◆ Exercise details:
Filter out all lines without the word "World" from the data below, please, and copy the rest.

-------- Exercise inputs

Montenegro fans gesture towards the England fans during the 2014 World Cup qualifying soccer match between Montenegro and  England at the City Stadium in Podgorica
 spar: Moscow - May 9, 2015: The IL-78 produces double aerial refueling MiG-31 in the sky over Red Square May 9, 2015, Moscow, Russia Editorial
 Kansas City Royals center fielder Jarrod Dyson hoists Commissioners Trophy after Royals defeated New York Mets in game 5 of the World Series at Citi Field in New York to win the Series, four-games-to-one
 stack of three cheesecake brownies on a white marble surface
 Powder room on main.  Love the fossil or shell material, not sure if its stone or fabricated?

----------------

◆ Completed task:
Montenegro fans gesture towards the England fans during the 2014 World Cup qualifying soccer match between Montenegro and  England at the City Stadium in Podgorica
 Kansas City Royals center fielder Jarrod Dyson hoists Commissioners Trophy after Royals defeated New York Mets in game 5 of the World Series at Citi Field in New York to win the Series, four-games-to-one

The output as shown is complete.